I like to believe that after we have finished a project, that everyone walks away thinking it was a challenging and interesting process, professionally handled, and that the outcome was more than expected. If that’s what my award is for, that’s how I’d like
to receive it.

What will Localism mean for the profession?

With Localism, architects have an enormous amount to offer. But am I optimistic about the general concept? Not particularly.

Localism in England means a certain protection of vested interests rather than the bigger view of things. Architecture doesn’t happen accidentally, it needs money and will and co-ordination and a certain amount of authority.

Architects will learn to be more nimble. Architecture isn’t only about building a large glossy building, it’s about re-use and how culture might operate.

We should be building more libraries, not shutting them down

As for the question of libraries, it sends shivers down my spine when I hear about plans to close them. We should be building more libraries, not shutting them down. If footfall is down, we have to come up with ideas to make them more like cultural centres to give them more vitality. Getting rid of them is nothing short of a crime.

That’s where architects can offer ideas, instead of provincial politicians pointing to visitor numbers. I have much more confidence in a local architect thinking about what can be done with a library.

The library goes to the heart of the English problem. We don’t hold culture as an ambition of society – it is a luxury you have if you can afford it – but it should be fundamental.

You’ve done a range of projects in your career, but what would you like to do next?

I’d love to be involved in the South Bank, it is a great treasure and people are becoming more and more convinced that it’s not a concrete bunker.

As an architect, doing single, clean ‘solitaire’ buildings is always attractive, but the great experience of Berlin was working with a city. It was most contentious, most fulfilling and most meaningful. 

Former AJ editor Isabel Allen:

Try as you might, it’s tough to fault Chipperfield

When I became editor of the AJ, one of my predecessors, Stephen Greenfield, offered a piece of advice: ‘Look for the project they’re trying to keep quiet – every architect has something they’re embarrassed about lurking in the back of a drawer’.

It became something of an obsession: identifying that pesky faux pas that never made it to the Monograph. I was especially determined to identify David Chipperfield’s fatal flaw. I had a score to settle. My first encounter with Chipperfield had left me crushed.

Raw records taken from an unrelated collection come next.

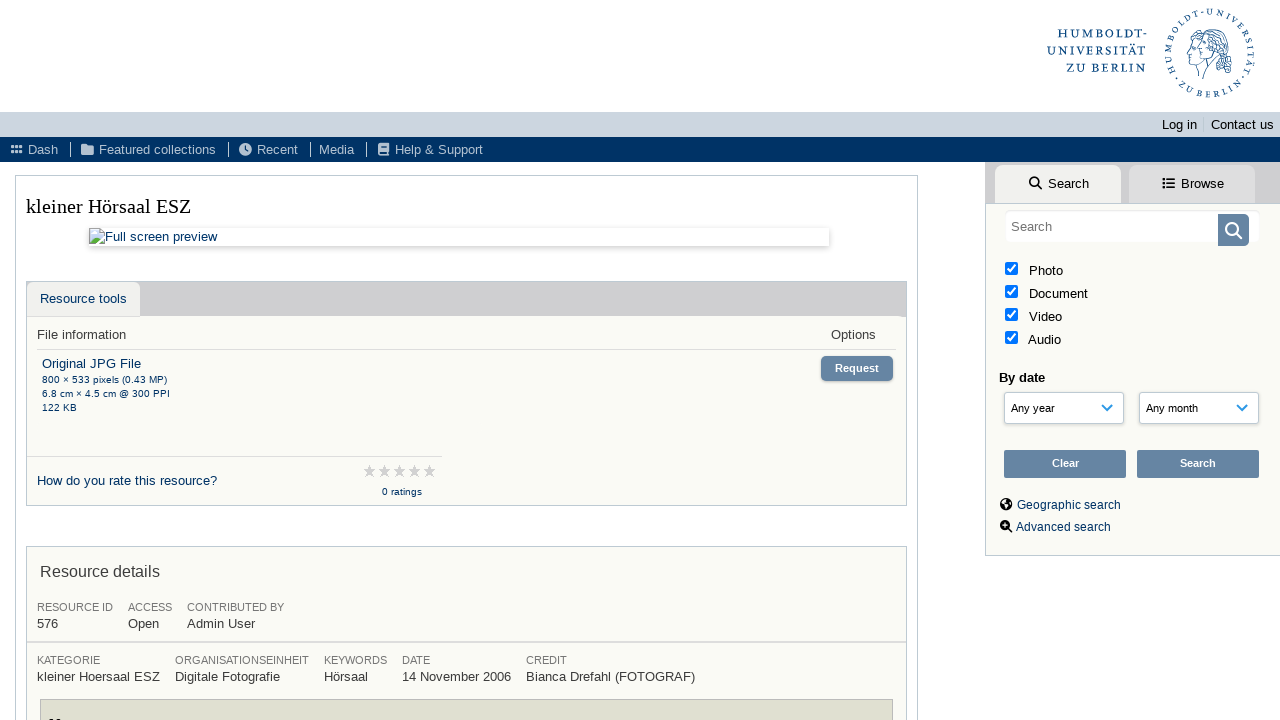

--- FILE ---
content_type: text/javascript
request_url: https://rs.cms.hu-berlin.de/cmsfoto/lib/leaflet_plugins/leaflet-colormarkers-1.0.0/js/leaflet-color-markers.js
body_size: -12
content:
var blueIcon = new L.Icon({
	iconUrl: '../lib/leaflet_plugins/leaflet-colormarkers-1.0.0/img/marker-icon-2x-blue.png',
	shadowUrl: '../lib/leaflet_plugins/leaflet-colormarkers-1.0.0/img/marker-shadow.png',
	iconSize: [25, 41],
	iconAnchor: [12, 41],
	popupAnchor: [1, -34],
	shadowSize: [41, 41]
});

var goldIcon = new L.Icon({
	iconUrl: '../lib/leaflet_plugins/leaflet-colormarkers-1.0.0/img/marker-icon-2x-gold.png',
	shadowUrl: '../lib/leaflet_plugins/leaflet-colormarkers-1.0.0/img/marker-shadow.png',
	iconSize: [25, 41],
	iconAnchor: [12, 41],
	popupAnchor: [1, -34],
	shadowSize: [41, 41]
});

var redIcon = new L.Icon({
	iconUrl: '../lib/leaflet_plugins/leaflet-colormarkers-1.0.0/img/marker-icon-2x-red.png',
	shadowUrl: '../lib/leaflet_plugins/leaflet-colormarkers-1.0.0/img/marker-shadow.png',
	iconSize: [25, 41],
	iconAnchor: [12, 41],
	popupAnchor: [1, -34],
	shadowSize: [41, 41]
});

var greenIcon = new L.Icon({
	iconUrl: '../lib/leaflet_plugins/leaflet-colormarkers-1.0.0/img/marker-icon-2x-green.png',
	shadowUrl: '../lib/leaflet_plugins/leaflet-colormarkers-1.0.0/img/marker-shadow.png',
	iconSize: [25, 41],
	iconAnchor: [12, 41],
	popupAnchor: [1, -34],
	shadowSize: [41, 41]
});

var orangeIcon = new L.Icon({
	iconUrl: '../lib/leaflet_plugins/leaflet-colormarkers-1.0.0/img/marker-icon-2x-orange.png',
	shadowUrl: '../lib/leaflet_plugins/leaflet-colormarkers-1.0.0/img/marker-shadow.png',
	iconSize: [25, 41],
	iconAnchor: [12, 41],
	popupAnchor: [1, -34],
	shadowSize: [41, 41]
});

var yellowIcon = new L.Icon({
	iconUrl: '../lib/leaflet_plugins/leaflet-colormarkers-1.0.0/img/marker-icon-2x-yellow.png',
	shadowUrl: '../lib/leaflet_plugins/leaflet-colormarkers-1.0.0/img/marker-shadow.png',
	iconSize: [25, 41],
	iconAnchor: [12, 41],
	popupAnchor: [1, -34],
	shadowSize: [41, 41]
});

var violetIcon = new L.Icon({
	iconUrl: '../lib/leaflet_plugins/leaflet-colormarkers-1.0.0/img/marker-icon-2x-violet.png',
	shadowUrl: '../lib/leaflet_plugins/leaflet-colormarkers-1.0.0/img/marker-shadow.png',
	iconSize: [25, 41],
	iconAnchor: [12, 41],
	popupAnchor: [1, -34],
	shadowSize: [41, 41]
});

var greyIcon = new L.Icon({
	iconUrl: '../lib/leaflet_plugins/leaflet-colormarkers-1.0.0/img/marker-icon-2x-grey.png',
	shadowUrl: '../lib/leaflet_plugins/leaflet-colormarkers-1.0.0/img/marker-shadow.png',
	iconSize: [25, 41],
	iconAnchor: [12, 41],
	popupAnchor: [1, -34],
	shadowSize: [41, 41]
});

var blackIcon = new L.Icon({
	iconUrl: '../lib/leaflet_plugins/leaflet-colormarkers-1.0.0/img/marker-icon-2x-black.png',
	shadowUrl: '../lib/leaflet_plugins/leaflet-colormarkers-1.0.0/img/marker-shadow.png',
	iconSize: [25, 41],
	iconAnchor: [12, 41],
	popupAnchor: [1, -34],
	shadowSize: [41, 41]
});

I was a third year architecture student. He was my external examiner. Having been assigned the last slot of the day, I figured he’d be tired. It seemed polite – clever, even – to pare my presentation down to bare essentials: I ditched the site plan on the basis that every student was showing pretty much the same thing and he’d have got the general idea. Chipperfield took one look and said, simply, ‘You haven’t shown a site plan. It’s disrespectful to the context and the city. Never do that again.’ 

My quest to prove that he, too, was capable of an error of judgment was doomed from the start. I thought I’d got him once. Looking at the elevational drawings for his studio for the sculptor Antony Gormley phrases like ‘cardboard cut-out’, ‘child-like’ and even ‘mid-life crisis’ started to swirl around my head. But the building is a triumph; playful yes, but, executed with the polish, poetry and perfection – and, crucially, respect towards the context and the city – that are the Chipperfield stock-in-trade. Gormley’s studio swiftly made it to my top 10 buildings of all time. And yes, the other nine are by Chipperfield as well.

I was overwhelmed with civic pride when Wakefield, my home town, selected Chipperfield to design the Hepworth Museum. (And believe me, coming from Wakefield, moments of civic pride are few and far between).  And I felt a surge of proper patriotism when the RIBA finally awarded him the Gold Medal.

I’ve heard whispers that, at a precocious 57, he’s claimed the honour with an unseemly haste. But this is a talent that appeared fully formed. There are no awkward youthful projects. Trust me, I’ve looked. The big Gold Medal question is not ‘So soon?’ but ‘What took so long?’.